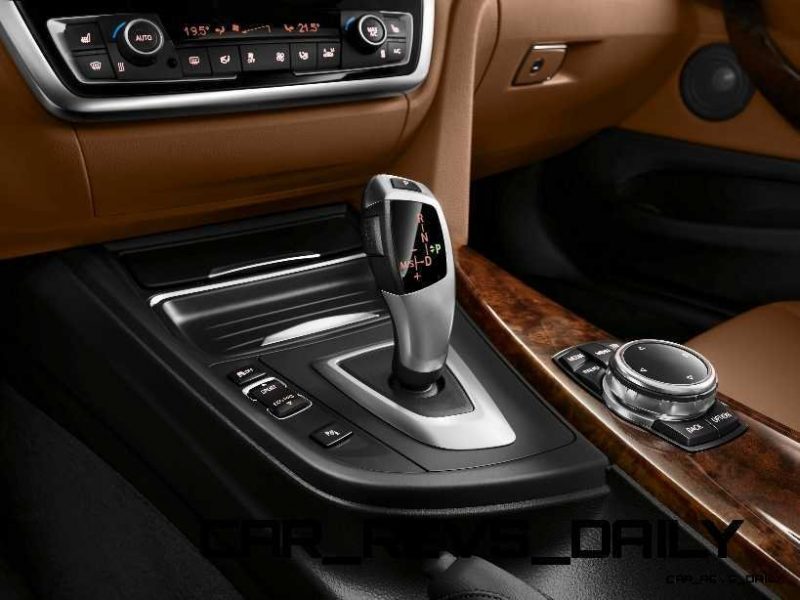 Latest BMW 435i Track Photos Show Beautiful Proportions 31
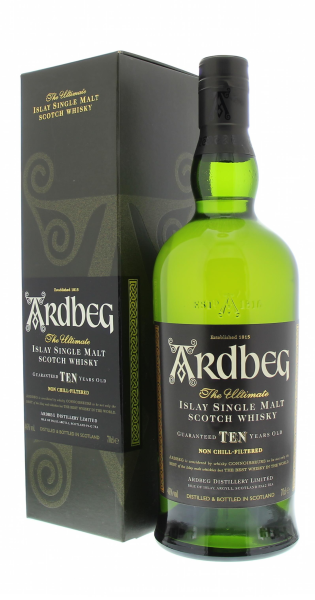 Ardbeg 10 Years Warehouse...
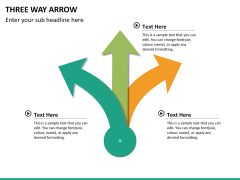 Three Way Arrow PPT slide 7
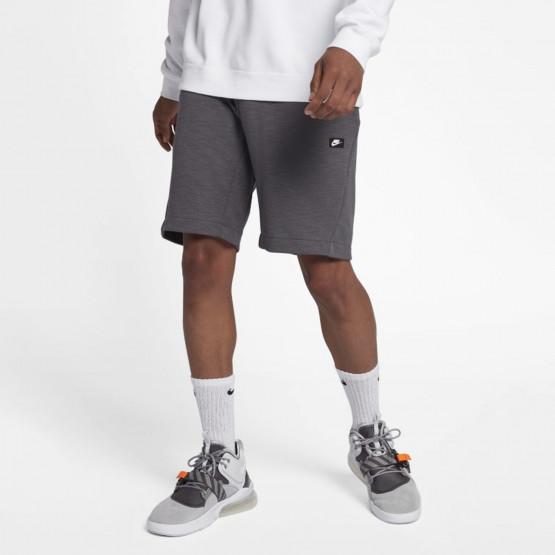 Nike Sportswear Optic Ανδρικό Σορτς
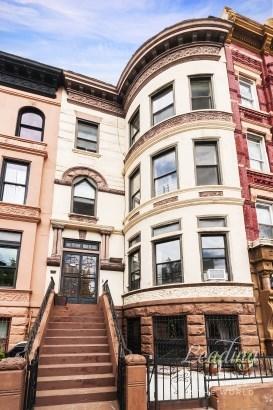 297 Hancock Street, Brooklyn, NY - USA (photo 1)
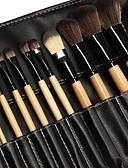 billige Sminkebørstesett-Profesjonell Makeup børster Børstesett 24pcs Økovennlig Profesjonell Myk Full Dekning syntetisk Syntetisk hår Tre Sminkebørster til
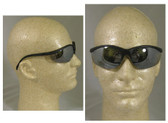 Crews Klondike Safety Glasses w/ Silver Mirror Lens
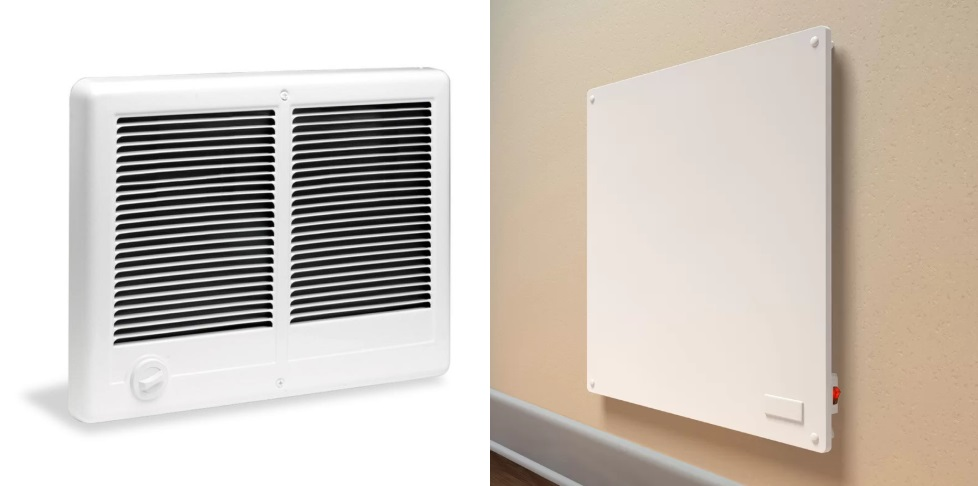 Electric Wall Heaters  Because most electric wall heaters are quite cost effective, they are the most common heat source installed during escrow to satisfy financing requirements. Things to remember: The heaters must be hard wired into the electrical system and considered a fixture of the home. For FHA loans, the heater (or multiple heaters) must have a manufacturer rating sufficient to heat the entire Gross Living Area (and non-GLA areas containing building components) to a minimum 50 degrees. For VA loans, the heater must have a manufacturer rating sufficient to heat the areas of the home only with plumbing (if there is also wood stove or fireplace) to 50 degrees.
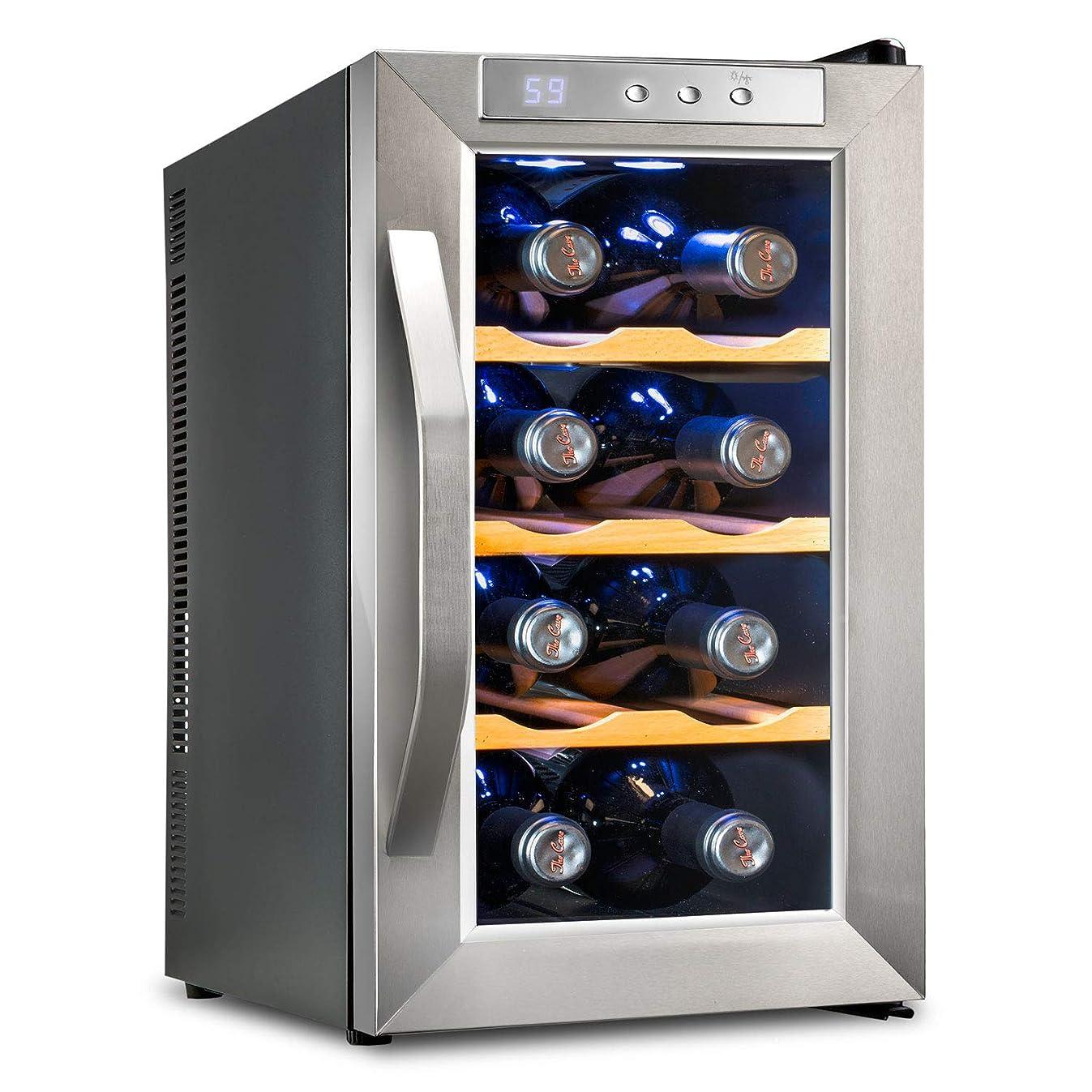 Ivation Premium Stainless Steel 8 Bottle Thermoelectric Wine Cooler/Chiller Counter Top Red & White Wine Cellar w/Digital Temperature, Freestanding Refrigerator Glass Door Quiet Operation Fridge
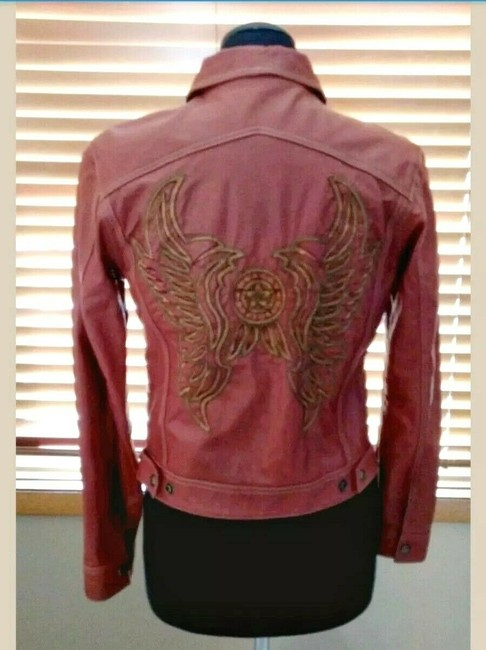 Harley Davidson Wings Studded Leather Embroidered Embellished Motorcycle Jacket Image 2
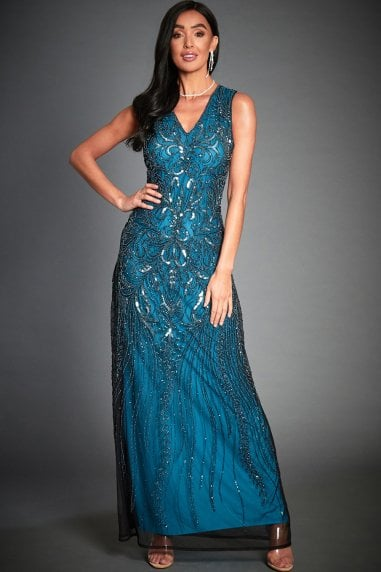 Anna Blue Embellished Evening Maxi Dress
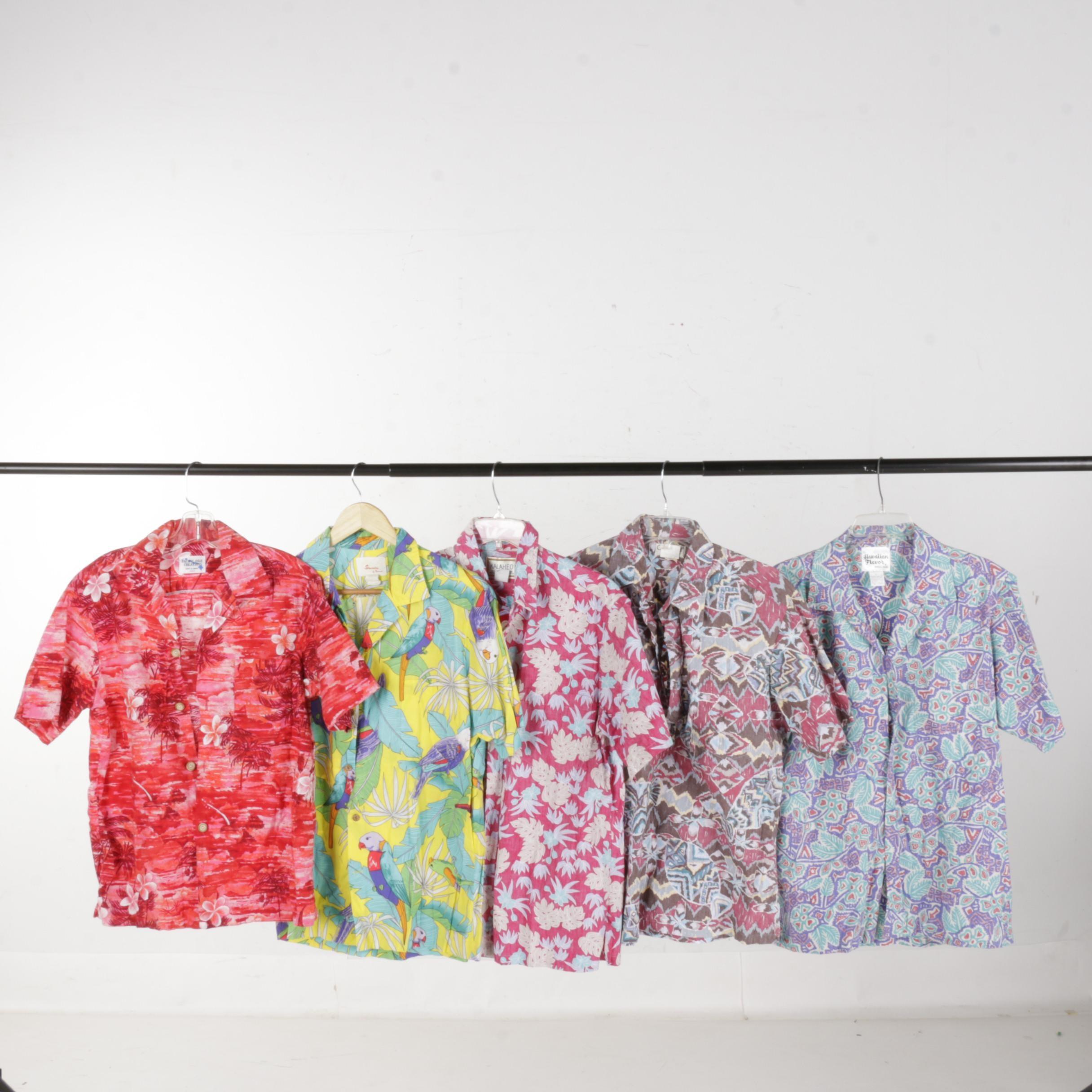 Vintage Men's Hawaiian Shirts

· · · ·

(WHAT IS REQUIRED):
Starting at the first line of the listing above, write out each line exactly and nothing else until you reach the line containing "Crews Klondike Safety", which is included as well; omit all pictures.

(RESULT OF THE TASK):
 Latest BMW 435i Track Photos Show Beautiful Proportions 31
 Ardbeg 10 Years Warehouse...
 Three Way Arrow PPT slide 7
 Nike Sportswear Optic Ανδρικό Σορτς
 297 Hancock Street, Brooklyn, NY - USA (photo 1)
 billige Sminkebørstesett-Profesjonell Makeup børster Børstesett 24pcs Økovennlig Profesjonell Myk Full Dekning syntetisk Syntetisk hår Tre Sminkebørster til
 Crews Klondike Safety Glasses w/ Silver Mirror Lens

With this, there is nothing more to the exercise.